When dictators come to power, they often use a well-planned strategy for ousting their rivals. Part of that strategy helps them to justify the harsh tactics they use against their political opponents.
One part of the strategy gradually strips away the human character of people who stand between the dictator and total control of the country. By stripping away human characteristics, dictators dehumanize their adversaries.
When they dehumanize the people they oppose, they begin the process of objectification, that is, turning people into objects. Once they paint a group of people as objects, they can do virtually anything they want to the group because objects have no moral standing.
Unfortunately, many of us also engage in a similar practice when we find ourselves involved in an interpersonal conflict. We may not resort to murder or physical violence as a result of our objectification of others, but still, we use the process to justify our actions and reactions. The process often begins with the use of broad, categorical labels to define people. The labels might even apply in a general, statistical sense to a large population of people. However, when applied to small groups, or even worse to individuals, the labels lose all connection to reality and they become the tools that allow us to justify our own bad behaviors towards others.
You have probably seen or experienced the objectification process yourself. Sometimes it comes from blatant prejudice or ignorance. More often though, it enters our thinking by accident because we are tired, hungry, frustrated or otherwise stressed. The process of objectification usually begins with labeling a person. Labeling can take many forms, and it often comes in the form of a “those people” statement. Here are just a few examples:
- “The problem with our government is those Democrats!” (You could substitute Republicans, Independents, or Libertarians in this statement)
- “Those Marketing people just don’t understand what we have to do to meet this deadline!” (You could substitute Sales, Production, or Research for Marketing in this statement.”
- “We could really make some progress in this organization, if those older people wouldn’t keep dragging their feet.”
- “The reason we have so much conflict around here is that those younger people want to change everything.”
In and of themselves, those comments can seem almost innocuous. Just statements of exasperation or frustration. They can also reveal our underlying view of other people as objects rather than as people. Once we view others as objects, we can justify or rationalize a whole host of behaviors that intensify or aggravate conflict rather than resolve it. For example, when we view others as objects we can justify:
- Avoiding them
- Attacking their character
- Gossiping about them
- Seeking revenge or retribution
To ward off the unconscious objectification of others, monitor how you refer to people for signs that you might be slipping into this thought process. If you find yourself referring to people with some form of “those people” statement, look for a way to rephrase the statement so that you consciously acknowledge the other person’s humanity.
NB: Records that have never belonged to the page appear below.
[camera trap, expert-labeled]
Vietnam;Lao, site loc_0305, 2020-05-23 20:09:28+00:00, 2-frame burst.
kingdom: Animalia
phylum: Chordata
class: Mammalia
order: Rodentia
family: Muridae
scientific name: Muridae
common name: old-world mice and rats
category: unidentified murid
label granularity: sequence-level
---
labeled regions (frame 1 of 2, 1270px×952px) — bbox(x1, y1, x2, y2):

Here are some alternative ways to phrase the example statements above. These statements are just suggestions. I do not propose that they are the only, or even the best, way to rephrase the examples. Within the scope of this article, we have not even begun to address the issue of the context in which the statements are made. So, the specifics of the rephrasing could change significantly depending on the situation. I only offer these suggestions as a way to stimulate your creativity about different and better ways to communicate the issues hidden in the “objectifying” versions that many of us default to when the pressure hits.
- “The problem with our government is the breakdown in respect and communication between people who hold different perspectives.”
- “We’ve got a communication disconnect between us and the people in the Marketing department.”
- “We could really make some progress in this organization, if we could find a way to communicate our vision of the future more clearly.”
- “The reason we have so much conflict around here is that we have not listened to and carefully considered the concerns of everyone in the organization.”
Bottom line: Rather than slap a label on someone to justify your refusal to understand where the person is coming from, try some open, honest communication.